Salt Lake County Commissioner Jim Bradley said Thursday morning the county has decided to appeal the judge's decision."It is our opinion that we used sound judgment in our initial decision to not allow an election to be held for the incorporation efforts in The Cottonwoods," Bradley originally said. "Our decision was based on legislative authority that gives us that power and based upon the inequity that would exist between the revenues generated and expenditures required to provide services."

If The Cottonwoods were allowed to incorporate, taking sales tax revenue from the Cottonwood Mall with it, other service areas in the unincorporated county would suffer, Bradley said.

The commission's earlier decision was "based on sound judgment regarding fairness and equity to all citizens in the unincorporated county," Bradley said.

Deputy County Attorney Gavin Anderson said the county will appeal to the Utah Supreme Court within the next week or so.

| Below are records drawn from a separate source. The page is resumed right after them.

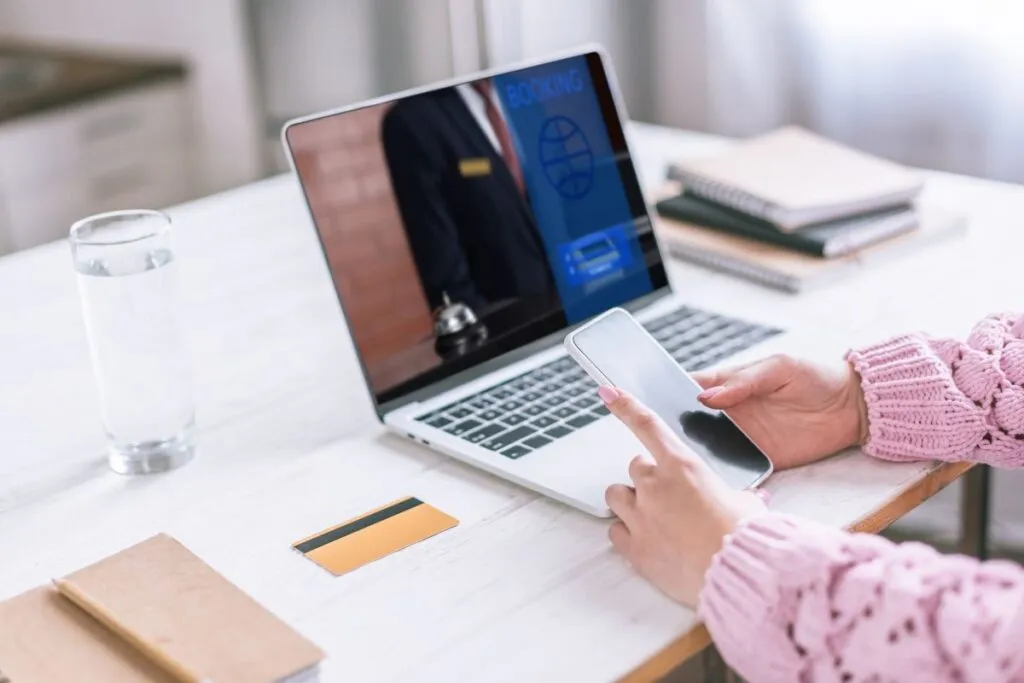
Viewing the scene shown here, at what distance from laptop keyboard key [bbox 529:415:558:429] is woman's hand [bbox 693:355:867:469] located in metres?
0.12

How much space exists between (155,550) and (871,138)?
55.3 inches

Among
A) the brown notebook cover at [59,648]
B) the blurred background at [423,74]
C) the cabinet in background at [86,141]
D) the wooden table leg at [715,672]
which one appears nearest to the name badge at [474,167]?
the brown notebook cover at [59,648]

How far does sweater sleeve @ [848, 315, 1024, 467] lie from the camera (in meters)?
0.95

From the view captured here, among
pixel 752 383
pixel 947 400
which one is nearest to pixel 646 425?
pixel 752 383

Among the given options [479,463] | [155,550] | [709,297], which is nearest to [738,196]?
[709,297]

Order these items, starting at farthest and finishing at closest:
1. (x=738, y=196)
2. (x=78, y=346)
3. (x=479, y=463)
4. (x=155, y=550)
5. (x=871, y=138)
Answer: (x=871, y=138) → (x=738, y=196) → (x=78, y=346) → (x=479, y=463) → (x=155, y=550)

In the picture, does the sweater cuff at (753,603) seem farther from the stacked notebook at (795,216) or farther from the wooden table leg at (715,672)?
the wooden table leg at (715,672)

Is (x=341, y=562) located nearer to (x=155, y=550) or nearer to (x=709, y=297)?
(x=155, y=550)

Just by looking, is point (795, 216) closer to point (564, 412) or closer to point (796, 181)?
point (796, 181)

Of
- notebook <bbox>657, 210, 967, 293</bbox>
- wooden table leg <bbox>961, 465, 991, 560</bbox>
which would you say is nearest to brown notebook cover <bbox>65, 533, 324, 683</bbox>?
notebook <bbox>657, 210, 967, 293</bbox>

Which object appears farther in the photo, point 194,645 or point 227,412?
point 227,412

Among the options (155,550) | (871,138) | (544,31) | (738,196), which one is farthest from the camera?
(544,31)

On Wednesday 3rd District Judge Homer F. Wilkinson granted the incorporation proponents' motion for an extraordinary writ and ordered the county to hold an election on the incorporation before Jan. 7. The county also will seek a stay on the ruling ordering it to hold the election by that date.

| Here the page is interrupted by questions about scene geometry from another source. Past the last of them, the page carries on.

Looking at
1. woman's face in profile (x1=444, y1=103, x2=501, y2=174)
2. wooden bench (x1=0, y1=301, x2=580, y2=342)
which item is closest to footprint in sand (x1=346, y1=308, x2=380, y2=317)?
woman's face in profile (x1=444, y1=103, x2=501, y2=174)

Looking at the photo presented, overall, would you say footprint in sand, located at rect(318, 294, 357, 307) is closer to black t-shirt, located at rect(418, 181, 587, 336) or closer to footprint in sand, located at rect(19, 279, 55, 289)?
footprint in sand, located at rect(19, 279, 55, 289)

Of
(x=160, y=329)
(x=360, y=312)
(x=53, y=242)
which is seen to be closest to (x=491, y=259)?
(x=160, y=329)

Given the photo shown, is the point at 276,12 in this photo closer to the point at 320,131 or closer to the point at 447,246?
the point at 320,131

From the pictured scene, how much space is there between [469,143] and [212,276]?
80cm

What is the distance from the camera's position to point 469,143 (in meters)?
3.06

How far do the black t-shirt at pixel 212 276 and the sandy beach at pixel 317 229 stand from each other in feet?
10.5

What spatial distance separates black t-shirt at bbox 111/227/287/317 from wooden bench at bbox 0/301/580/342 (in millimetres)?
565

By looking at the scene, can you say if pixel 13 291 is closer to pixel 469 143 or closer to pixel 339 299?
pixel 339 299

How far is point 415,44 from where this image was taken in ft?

Proponents of The Cottonwoods incorporation effort hoped the strength of Wilkinson's arguments would dissuade the county from appealing the decision.

"Evidently it wasn't," said Barry Topham, a member of the executive committee of Neighbors for The Cottonwoods. "We think it is an unfortunate thing to just prolong this. We feel the law is on our side and the right also. The county commission form of government is very un-American because it's not representative and they've taken a very un-American action in trying to prevent us from voting on this."

The Cottonwoods would include the area bounded roughly by the Murray-Holladay Road and Casto Lane on the north, Highland Drive on the west and I-215 on the east and south. The proposed city would have 6,800 residents.

It would largely be funded by two commercial enterprises - the Cottonwood Mall and Creekside Plaza.

Back in August, county commissioners were all for the right of self-determination. During a public hearing on the proposal, Commissioner Brent Overson said "we will have a vote. We're not here to determine your destiny, you need to determine it yourself."

Then the county took a look at the numbers.

A feasibility study showed the proposed city would have a revenue surplus of about $1.4 million.

Based on that finding, the commission voted unanimously in September not to schedule a vote on the incorporation proposal, relying on wording in state law that allows it to deny an incorporation request if creation of a new city would be "detrimental" and "contrary to the public interest."

"It's a major inequity to have a small area like that incorporate and include a major retail outlet like the Cottonwood Mall," Bradley said Wednesday. "What that does is take money away from the rest of the county. That would mean that every citizen in the unincorporated county would be sacrificing about a dollar-plus for residents of that city. That's just not fair."

Topham said his group doesn't think the new city would have revenues anywhere near the amount put forth by the county.

"We may be taking some sales-tax dollars the county doesn't want us to take, but the property taxes that are paid by residents out here are so incredibly high compared to the rest of the county that the area is still going to be contributing far more property tax money than we receive back," he said. "We're still going to be a cash cow for the county."